--- Begin PAGE EXCERPT ---

This weekend was a good one; no errands to run and we managed to stay home every day of it except to head to church.  Of course I call any weekend good when I get to bake and even better when the I manage to keep the dishes from taking over the kitchen at the end of that weekend.  I swear I’m not that domestic, really, lol. 

To be honest my weekend actually started a bit early as I took off Friday.  In my defense it wasn’t for selfish reasons, we actually had work to do and most of the day was spent doing just that.

You see we got the surprise gift of a rock through the back door of our old house, which we still own and plan to keep for awhile longer until the which time we can do some remodeling of it.  The house for all intensive purposes, at the moment, is serving as storage for stuff we’ve yet to move or just don’t have room for.  We visit regularly, keep the yard mowed but hadn’t given a lot of thought to it until last week when Dennis stopped to check on it and found that the place had been pretty much ransacked.  I doubt the thieves left with much a feeling of accomplishment because, as I said, mostly it's storage.  Toys and totes of clothes don’t make for much of a haul I guess.

I suppose that should have left me feeling a bit more upset than I was but I think the fact that we weren’t living there and that no one had gotten hurt left me feeling better about the whole ordeal.  Despite that, it was still a mess so we spent Friday cleaning up glass and dumped clothes and such.

Friday night I made meringues, which if you’ve never made them are incredibly easy and go really well with strawberries, that have been on sale the past few weeks and that we’ve ate around six pounds of because of it.  They’re also fat free and pretty good when on a diet.  Dennis loves them so I’ve got the recipe memorized at this point. Let me break here for a recipe interruption:

Meringues

Pre-heat your oven to 250 degrees

3 egg whites room temperature (if you’re lucky enough to have covert chickens you have an abundance of these)

¾ cup of sugar 

1 tsp vanilla (you can use other extracts in place of this for flavor variety)

½ tsp cream of tarter 

Beat the egg whites with a mixer until slightly frothy then add the cream of tarter and vanilla.  Continue beating until they begin to form soft peaks.  At the soft peak stage keep beating and slowly add in the sugar.  Keep on beating them until the peaks are stiff and shiny.  Note:  You beat these a bit longer than you would for a pie meringue 

Fill a cake decorating bag with the fluff, prepared with whatever type tip you want to use, and pipe the mixture onto parchment paper lined cookie sheets or silpat if you have it.  If you don’t have a decorating bag you can use a gallon sized zipper bag with the tip of one corner cut out.  I usually make several meringue shells by first making a flat filled circle and then piping a few more lines of meringue around the edge of that circle, like a little bowl.  I also make several smaller kiss shaped cookies.

--- End PAGE EXCERPT ---

● TASK REQUIREMENTS:
(A) Answer these questions using the blog post above:
(i) Which day did the writer take off?
(ii) What was thrown through the back door of the old house?
(iii) What oven temperature does the meringue recipe call for?
(B) Retype the blog post between "This weekend was" and "domestic, really, lol.", inclusive.

--- Begin SOURCE DATA ---

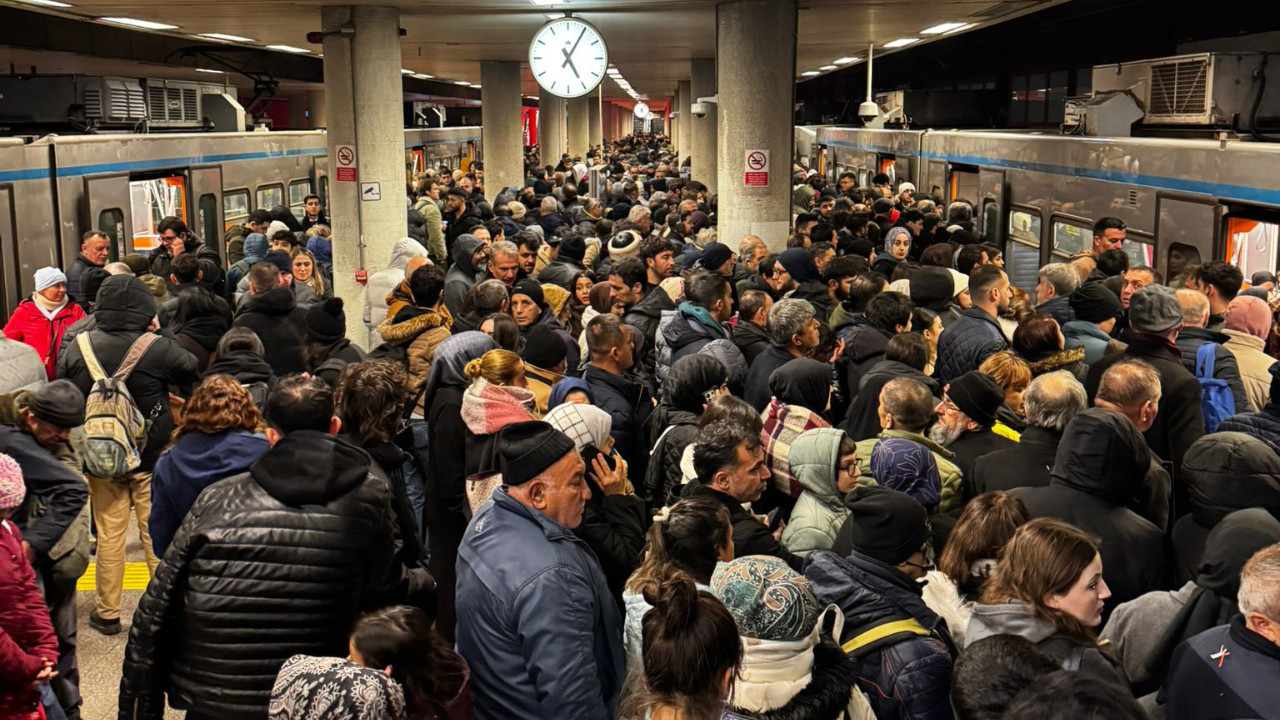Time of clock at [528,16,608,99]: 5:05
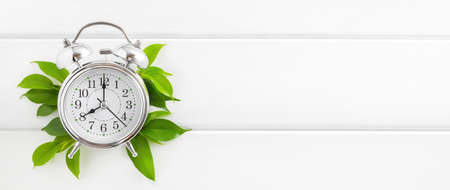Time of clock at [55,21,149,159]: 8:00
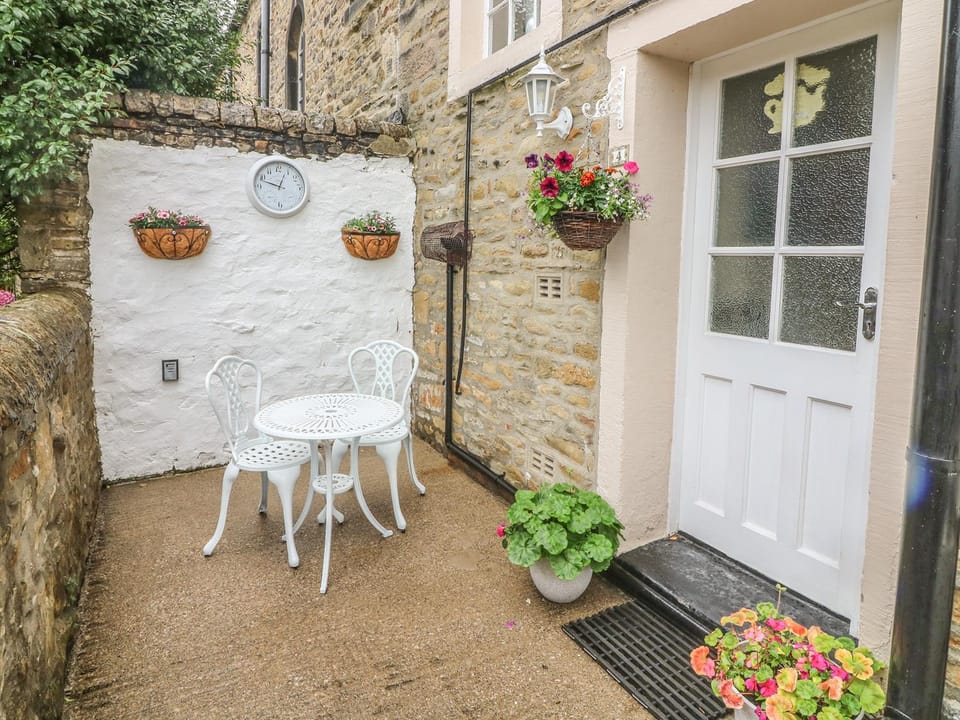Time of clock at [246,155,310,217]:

--- End SOURCE DATA ---

● TASK-BY-TASK ANSWERS:
(A)
(i) Friday
(ii) A rock
(iii) 250 degrees

(B)
This weekend was a good one; no errands to run and we managed to stay home every day of it except to head to church.  Of course I call any weekend good when I get to bake and even better when the I manage to keep the dishes from taking over the kitchen at the end of that weekend.  I swear I’m not that domestic, really, lol.